With the pictures omitted, print exactly the lines below, from the one containing "Secret Garden | Peach rose Sticker" through the one containing "PHOTOS: Turkey flies", and nothing else.

- **Records supplied**:
*** Block opens ***

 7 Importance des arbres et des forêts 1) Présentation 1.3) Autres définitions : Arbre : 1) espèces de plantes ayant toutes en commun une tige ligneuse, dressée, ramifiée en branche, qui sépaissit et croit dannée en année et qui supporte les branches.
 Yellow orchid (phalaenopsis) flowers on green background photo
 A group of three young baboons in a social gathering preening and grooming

*** Block closes ***
*** Block opens ***

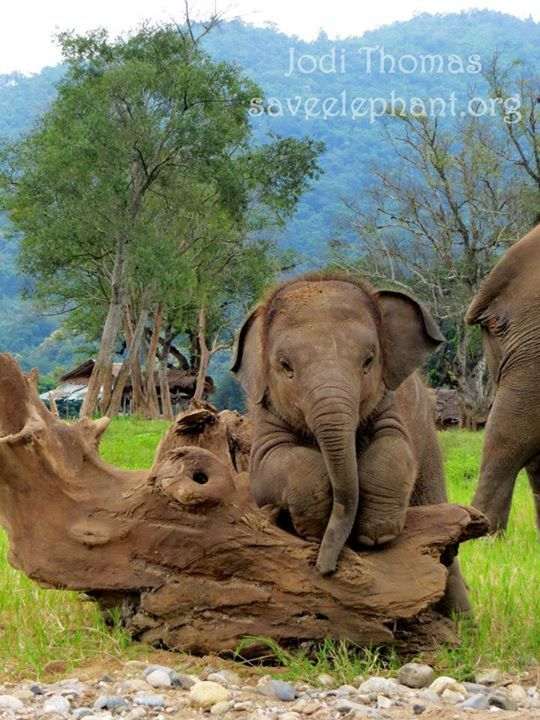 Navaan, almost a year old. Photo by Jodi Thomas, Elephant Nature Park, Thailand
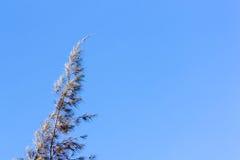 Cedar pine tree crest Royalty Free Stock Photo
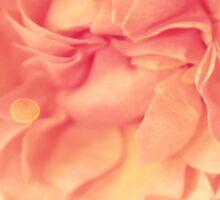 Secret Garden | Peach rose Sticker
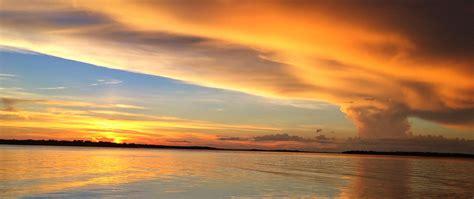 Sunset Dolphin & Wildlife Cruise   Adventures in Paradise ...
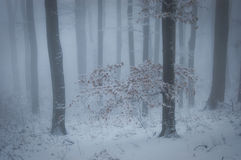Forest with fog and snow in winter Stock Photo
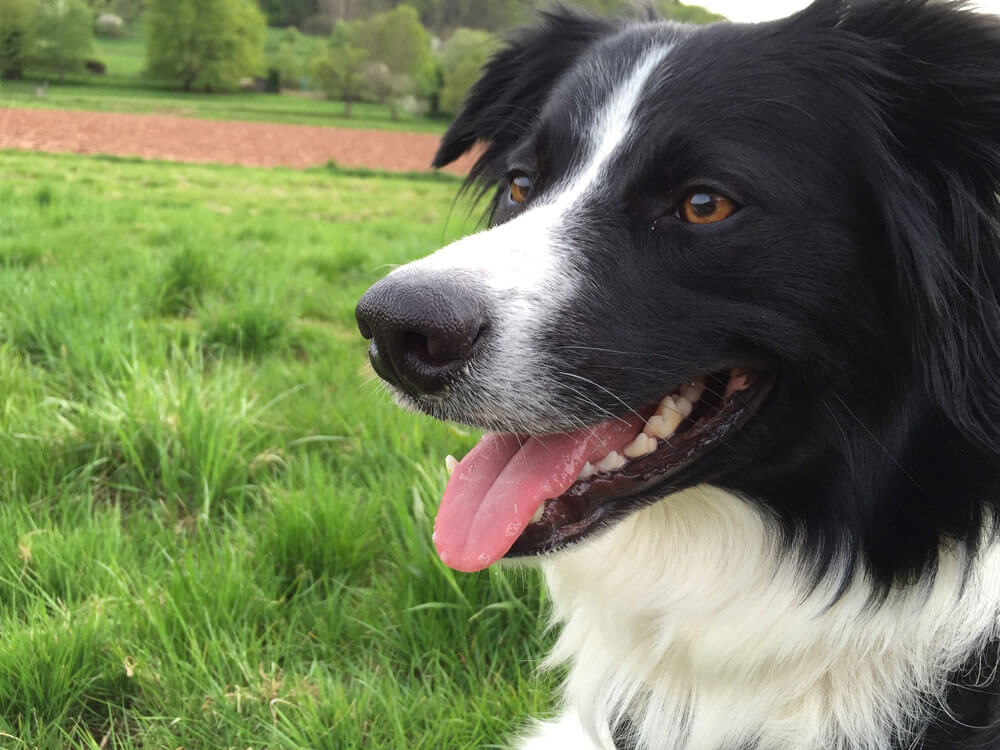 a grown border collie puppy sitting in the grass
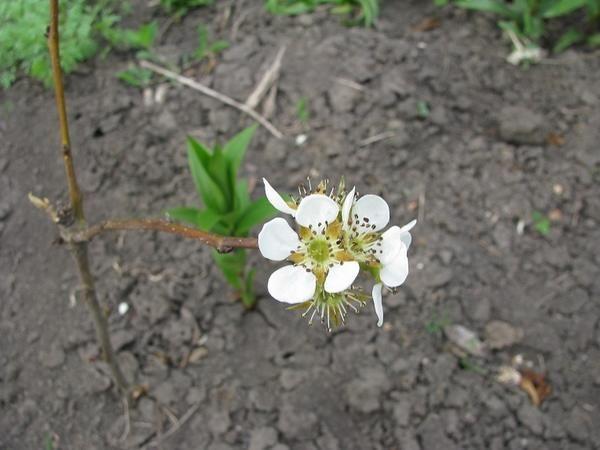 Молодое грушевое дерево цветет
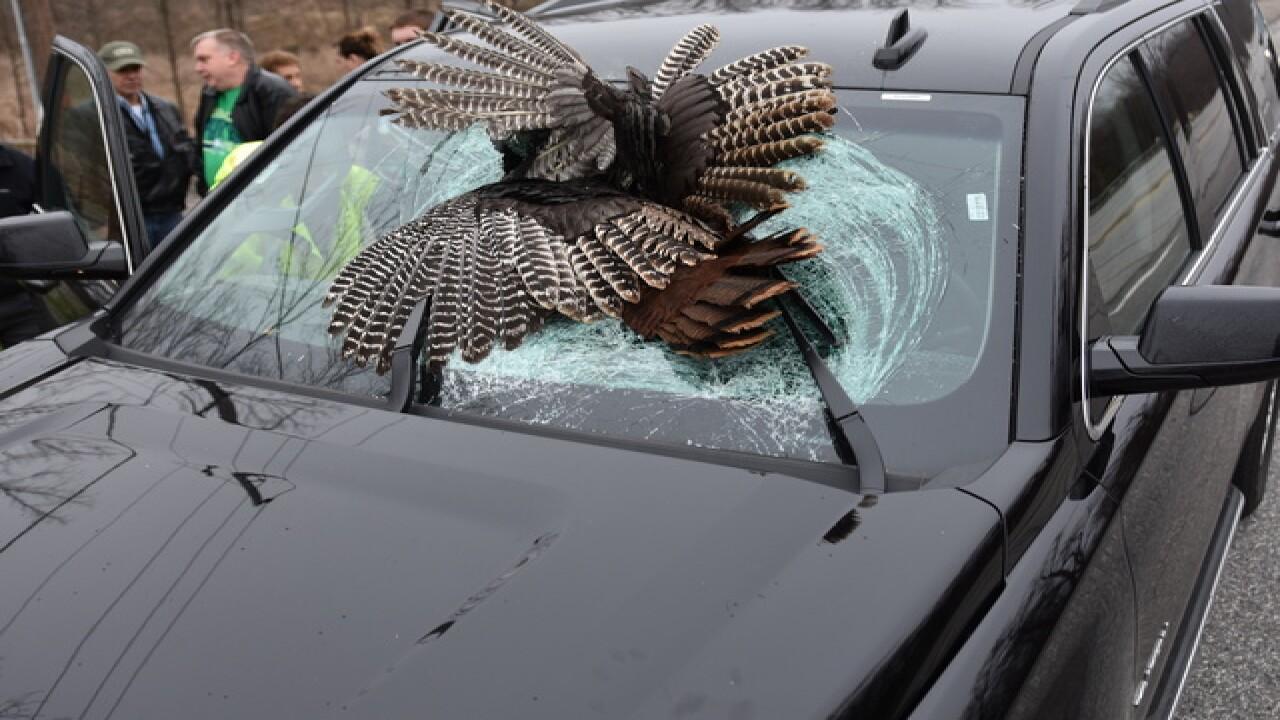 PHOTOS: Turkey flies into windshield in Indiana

*** Block closes ***
*** Block opens ***

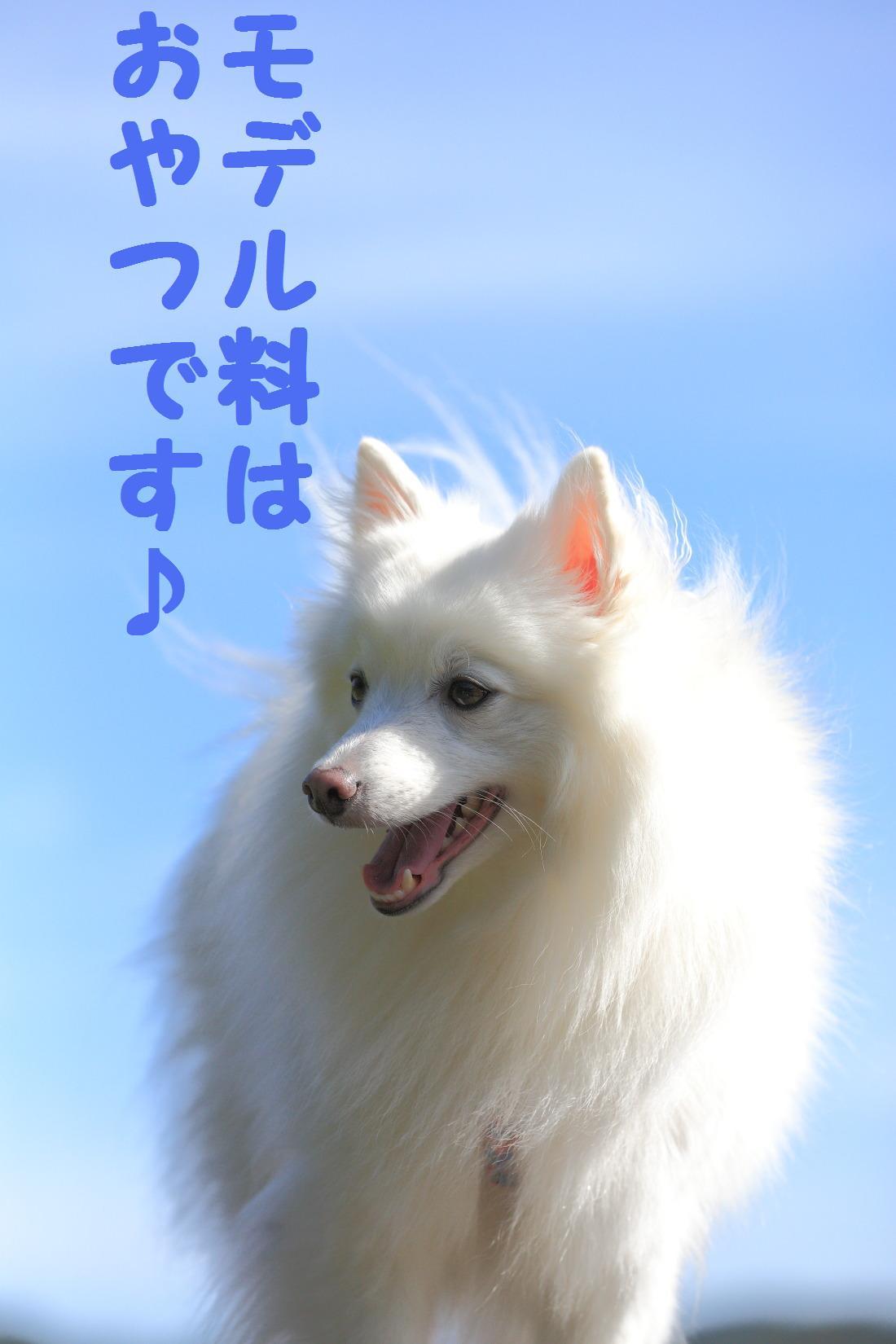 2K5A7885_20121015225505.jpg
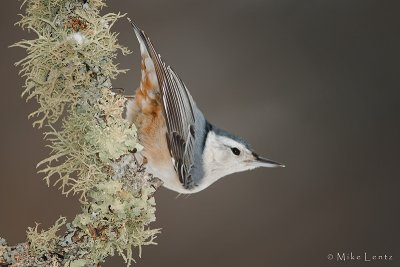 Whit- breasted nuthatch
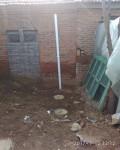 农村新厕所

*** Block closes ***

- **Solution to this exercise**:
 Secret Garden | Peach rose Sticker
 Sunset Dolphin & Wildlife Cruise   Adventures in Paradise ...
Forest with fog and snow in winter Stock Photo
 a grown border collie puppy sitting in the grass
 Молодое грушевое дерево цветет
 PHOTOS: Turkey flies into windshield in Indiana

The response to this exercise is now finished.